Collected data:
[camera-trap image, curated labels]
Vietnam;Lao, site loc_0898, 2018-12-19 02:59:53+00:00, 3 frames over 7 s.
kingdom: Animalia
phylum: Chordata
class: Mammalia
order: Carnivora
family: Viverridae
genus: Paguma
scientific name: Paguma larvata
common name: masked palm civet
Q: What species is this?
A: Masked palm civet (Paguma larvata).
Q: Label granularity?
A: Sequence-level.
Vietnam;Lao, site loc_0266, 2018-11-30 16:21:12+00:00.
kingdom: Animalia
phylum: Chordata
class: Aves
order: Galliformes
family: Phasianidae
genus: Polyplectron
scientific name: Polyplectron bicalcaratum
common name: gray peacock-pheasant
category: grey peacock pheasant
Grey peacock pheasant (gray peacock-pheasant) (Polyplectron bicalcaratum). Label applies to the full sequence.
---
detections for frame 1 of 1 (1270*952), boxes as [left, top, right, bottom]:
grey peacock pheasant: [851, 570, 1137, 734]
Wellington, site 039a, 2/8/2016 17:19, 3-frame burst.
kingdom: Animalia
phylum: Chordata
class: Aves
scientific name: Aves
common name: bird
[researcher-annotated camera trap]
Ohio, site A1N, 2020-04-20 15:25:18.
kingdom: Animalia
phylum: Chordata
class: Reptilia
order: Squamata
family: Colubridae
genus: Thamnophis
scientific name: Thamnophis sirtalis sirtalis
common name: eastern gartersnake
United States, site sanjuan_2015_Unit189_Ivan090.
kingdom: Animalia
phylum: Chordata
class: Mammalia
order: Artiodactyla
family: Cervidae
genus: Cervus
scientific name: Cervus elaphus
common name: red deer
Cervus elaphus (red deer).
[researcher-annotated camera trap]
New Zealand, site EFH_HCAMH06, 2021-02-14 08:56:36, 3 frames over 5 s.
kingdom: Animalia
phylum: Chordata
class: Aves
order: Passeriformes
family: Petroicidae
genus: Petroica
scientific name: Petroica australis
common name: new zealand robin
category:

Work order: What you give back must be the stretch above, starting at the line with "family: Viverridae" and ending at the line with "Vietnam;Lao, site loc_0266, 2018-11-30", copied exactly.

Reply:
family: Viverridae
genus: Paguma
scientific name: Paguma larvata
common name: masked palm civet
Q: What species is this?
A: Masked palm civet (Paguma larvata).
Q: Label granularity?
A: Sequence-level.
Vietnam;Lao, site loc_0266, 2018-11-30 16:21:12+00:00.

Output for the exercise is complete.